● Instructions to follow: Extract every line in the entries below that contains the word "other". Case matters.
>>>
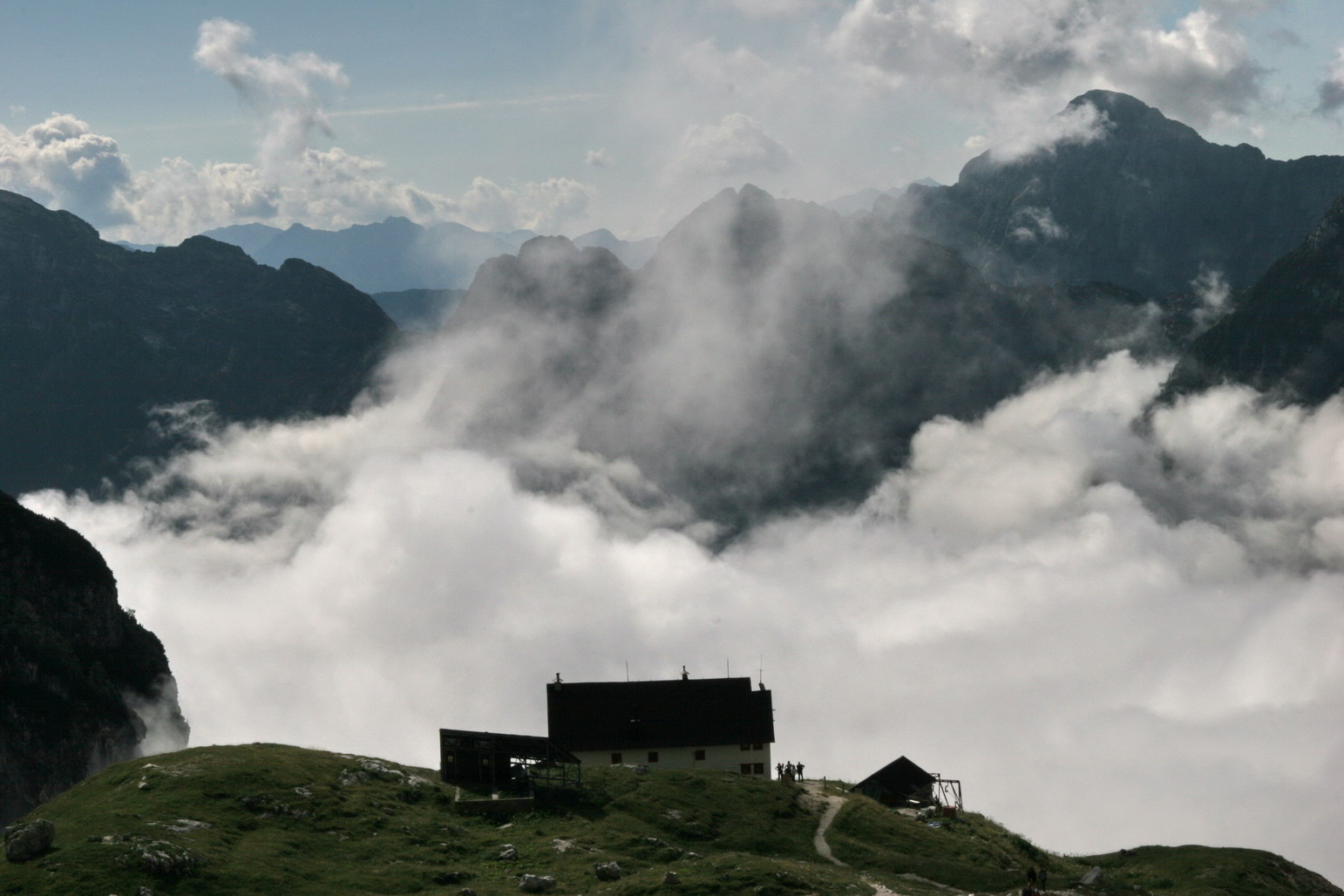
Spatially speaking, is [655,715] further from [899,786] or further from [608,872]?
[608,872]

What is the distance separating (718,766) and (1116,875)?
123 feet

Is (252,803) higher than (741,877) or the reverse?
higher

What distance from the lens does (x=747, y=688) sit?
4466 inches

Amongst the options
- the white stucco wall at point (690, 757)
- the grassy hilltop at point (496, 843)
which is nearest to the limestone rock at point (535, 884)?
the grassy hilltop at point (496, 843)

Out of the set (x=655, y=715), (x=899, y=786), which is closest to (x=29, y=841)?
(x=655, y=715)

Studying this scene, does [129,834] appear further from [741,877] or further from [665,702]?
[665,702]

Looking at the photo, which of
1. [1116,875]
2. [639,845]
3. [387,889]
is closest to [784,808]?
[639,845]

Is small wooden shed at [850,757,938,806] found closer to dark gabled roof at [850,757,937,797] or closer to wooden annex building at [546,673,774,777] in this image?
dark gabled roof at [850,757,937,797]

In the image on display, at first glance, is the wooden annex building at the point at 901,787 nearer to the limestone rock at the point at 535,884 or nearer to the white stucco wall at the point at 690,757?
the white stucco wall at the point at 690,757

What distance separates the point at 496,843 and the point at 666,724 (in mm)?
36558

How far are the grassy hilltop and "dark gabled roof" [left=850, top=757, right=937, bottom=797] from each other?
11.4 metres

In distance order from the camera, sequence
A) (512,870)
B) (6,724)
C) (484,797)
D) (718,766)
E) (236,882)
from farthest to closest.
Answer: (6,724), (718,766), (484,797), (512,870), (236,882)

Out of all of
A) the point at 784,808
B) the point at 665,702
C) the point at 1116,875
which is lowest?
the point at 1116,875

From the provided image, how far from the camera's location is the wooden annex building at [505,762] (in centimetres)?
8719
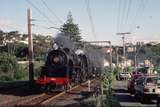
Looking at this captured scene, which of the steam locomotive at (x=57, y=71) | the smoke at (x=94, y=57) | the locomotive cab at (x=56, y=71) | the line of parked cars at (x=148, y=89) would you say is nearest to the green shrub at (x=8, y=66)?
the smoke at (x=94, y=57)

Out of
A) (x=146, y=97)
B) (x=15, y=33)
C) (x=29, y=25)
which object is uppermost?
(x=15, y=33)

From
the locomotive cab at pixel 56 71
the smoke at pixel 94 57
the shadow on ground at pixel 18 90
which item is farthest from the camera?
the smoke at pixel 94 57

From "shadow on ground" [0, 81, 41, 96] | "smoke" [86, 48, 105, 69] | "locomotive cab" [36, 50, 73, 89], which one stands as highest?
"smoke" [86, 48, 105, 69]

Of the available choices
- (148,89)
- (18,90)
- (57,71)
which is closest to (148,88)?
(148,89)

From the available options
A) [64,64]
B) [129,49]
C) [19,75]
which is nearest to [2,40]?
[129,49]

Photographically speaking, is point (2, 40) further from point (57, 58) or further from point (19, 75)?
point (57, 58)

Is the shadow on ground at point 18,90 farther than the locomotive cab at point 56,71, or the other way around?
the locomotive cab at point 56,71

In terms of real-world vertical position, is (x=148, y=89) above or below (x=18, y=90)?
above

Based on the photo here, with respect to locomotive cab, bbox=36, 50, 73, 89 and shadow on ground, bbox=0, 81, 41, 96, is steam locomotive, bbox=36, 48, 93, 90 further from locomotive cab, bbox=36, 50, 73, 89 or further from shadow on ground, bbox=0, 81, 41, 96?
shadow on ground, bbox=0, 81, 41, 96

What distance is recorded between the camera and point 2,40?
136500 mm

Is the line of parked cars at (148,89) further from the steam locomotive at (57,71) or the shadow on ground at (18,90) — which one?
the shadow on ground at (18,90)

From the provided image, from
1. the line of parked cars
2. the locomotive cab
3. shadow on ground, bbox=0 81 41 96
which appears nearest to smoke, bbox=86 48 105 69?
shadow on ground, bbox=0 81 41 96

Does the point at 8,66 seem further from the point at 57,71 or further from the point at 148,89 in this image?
the point at 148,89

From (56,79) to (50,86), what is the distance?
37.9 inches
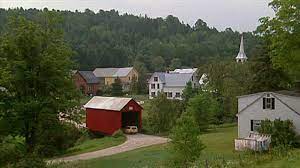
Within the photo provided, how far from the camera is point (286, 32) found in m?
28.0

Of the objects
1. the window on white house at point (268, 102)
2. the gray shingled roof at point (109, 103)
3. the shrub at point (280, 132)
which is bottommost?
the shrub at point (280, 132)

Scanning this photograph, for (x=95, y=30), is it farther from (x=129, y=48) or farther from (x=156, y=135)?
(x=156, y=135)

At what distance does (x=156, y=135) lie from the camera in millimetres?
44875

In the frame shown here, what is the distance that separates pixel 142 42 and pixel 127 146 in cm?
12639

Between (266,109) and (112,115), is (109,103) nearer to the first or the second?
(112,115)

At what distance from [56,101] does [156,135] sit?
2174 centimetres

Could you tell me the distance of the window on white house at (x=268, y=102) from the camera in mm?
31355

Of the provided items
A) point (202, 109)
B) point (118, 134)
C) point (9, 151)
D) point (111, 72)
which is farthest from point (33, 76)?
point (111, 72)

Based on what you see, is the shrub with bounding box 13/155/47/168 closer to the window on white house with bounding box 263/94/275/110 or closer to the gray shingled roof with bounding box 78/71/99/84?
the window on white house with bounding box 263/94/275/110

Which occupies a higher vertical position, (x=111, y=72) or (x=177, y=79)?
(x=111, y=72)

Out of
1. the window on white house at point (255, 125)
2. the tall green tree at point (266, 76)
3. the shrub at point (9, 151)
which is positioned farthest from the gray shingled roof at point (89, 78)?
the shrub at point (9, 151)

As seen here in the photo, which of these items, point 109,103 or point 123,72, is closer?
point 109,103

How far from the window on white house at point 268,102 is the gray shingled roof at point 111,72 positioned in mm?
85175

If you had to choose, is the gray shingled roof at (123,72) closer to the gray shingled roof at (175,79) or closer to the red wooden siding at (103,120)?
the gray shingled roof at (175,79)
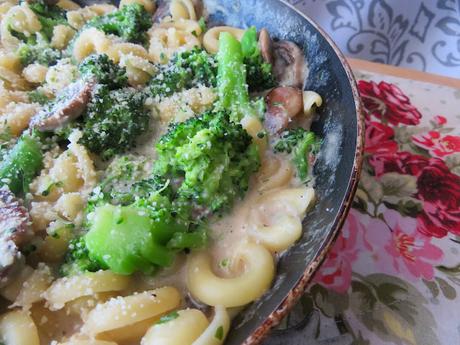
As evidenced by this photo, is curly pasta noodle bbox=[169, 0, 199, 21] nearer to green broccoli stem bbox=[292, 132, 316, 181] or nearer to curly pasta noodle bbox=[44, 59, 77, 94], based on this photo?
curly pasta noodle bbox=[44, 59, 77, 94]

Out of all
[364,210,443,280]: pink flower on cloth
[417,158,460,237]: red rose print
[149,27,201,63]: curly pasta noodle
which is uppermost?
[149,27,201,63]: curly pasta noodle

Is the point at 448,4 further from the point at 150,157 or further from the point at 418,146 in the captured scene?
the point at 150,157

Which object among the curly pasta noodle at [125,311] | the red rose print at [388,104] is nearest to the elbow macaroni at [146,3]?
the red rose print at [388,104]

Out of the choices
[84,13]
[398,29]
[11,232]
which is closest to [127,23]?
[84,13]

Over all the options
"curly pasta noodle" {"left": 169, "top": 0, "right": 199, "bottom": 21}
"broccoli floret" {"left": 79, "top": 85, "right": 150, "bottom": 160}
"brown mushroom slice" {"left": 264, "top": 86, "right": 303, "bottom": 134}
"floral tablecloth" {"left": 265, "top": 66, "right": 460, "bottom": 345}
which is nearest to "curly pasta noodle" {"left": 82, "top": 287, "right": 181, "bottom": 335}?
"floral tablecloth" {"left": 265, "top": 66, "right": 460, "bottom": 345}

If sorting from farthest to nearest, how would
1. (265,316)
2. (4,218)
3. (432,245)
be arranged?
1. (432,245)
2. (4,218)
3. (265,316)

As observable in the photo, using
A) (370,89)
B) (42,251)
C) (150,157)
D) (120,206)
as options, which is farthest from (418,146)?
(42,251)
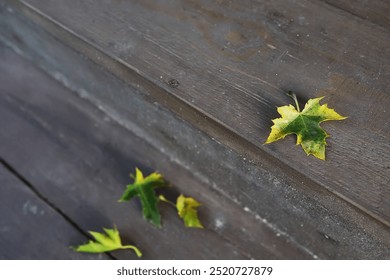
<<<
● Task answer:
How far are the grassy hilltop and "dark gabled roof" [left=850, top=757, right=937, bottom=797] from each other?
Is the shadow on ground at point 18,90 farther than the locomotive cab at point 56,71, or the other way around?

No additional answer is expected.